Consideration of apoplastic water in plant organs: a reminder

Ian F. Wardlaw
+ Author Affiliations
- Author Affiliations

A CSIRO Plant Industry, GPO Box 1600, Canberra, ACT 2601, Australia.

B Corresponding author. Email: Ian.Wardlaw@anu.edu.au

Functional Plant Biology 32(6) 561-569 https://doi.org/10.1071/FP04127
Submitted: 19 July 2004  Accepted: 19 April 2005   Published: 15 June 2005

Abstract

The importance of apoplastic water was confirmed for the leaves of a range of species by a comparison of tissue solute concentrations determined by the extrapolation of water potential isotherms to 100% relative water content (symplastic solute concentration at full turgor) and concentrations derived more directly from frozen / thawed tissue, where there is dilution of the symplastic water fraction by the apoplastic water fraction. A thermocouple psychrometer was used for both water potential and solute potential measurements. Parallel measurements of the apoplastic water content, estimated by the extrapolation of pressure–volume curves to zero (1 / water potential) with a pressure chamber and measurements based on the dilution method, with a thermocouple psychrometer, showed that the two methods gave similar results. This lends support to the conclusion that water is lost from the symplast and not from the apoplast of leaves when these are subjected to increasing pressure in a pressure chamber. However, where tissues or organs are air-dried the loss of water occurs from both the symplast and apoplast.

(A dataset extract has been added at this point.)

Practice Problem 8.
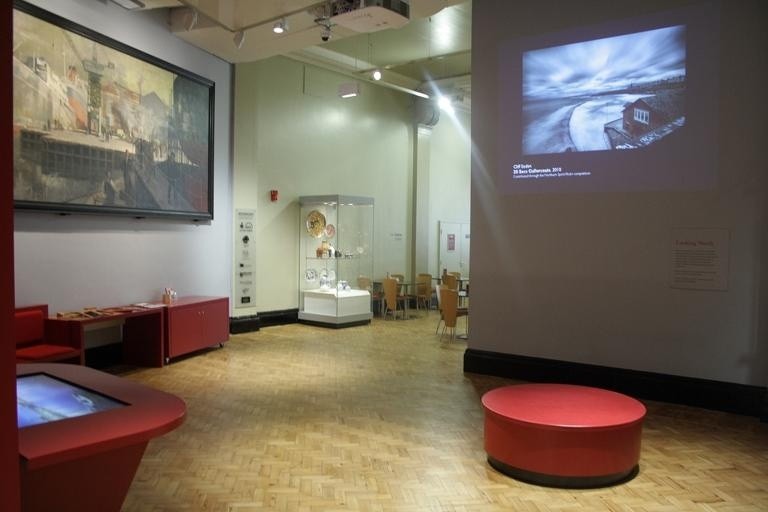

The overall data support the conclusion that the apoplastic water should not be ignored in plant water relations studies, particularly when estimating cell turgor indirectly from the difference between water potential and cell solute concentration based on the analysis of frozen / thawed tissue.

Keywords: apoplastic water, osmotic potential, water potential, water potential isotherms.


Acknowledgments

Thanks to the staff of the Canberra phytotron (CERES) for their help with the growth of the plant material and Lyn Moncur for her technical assistance. I am grateful for the comments on an earlier draft of this manuscript by D. F. Gaff and N. C. Turner.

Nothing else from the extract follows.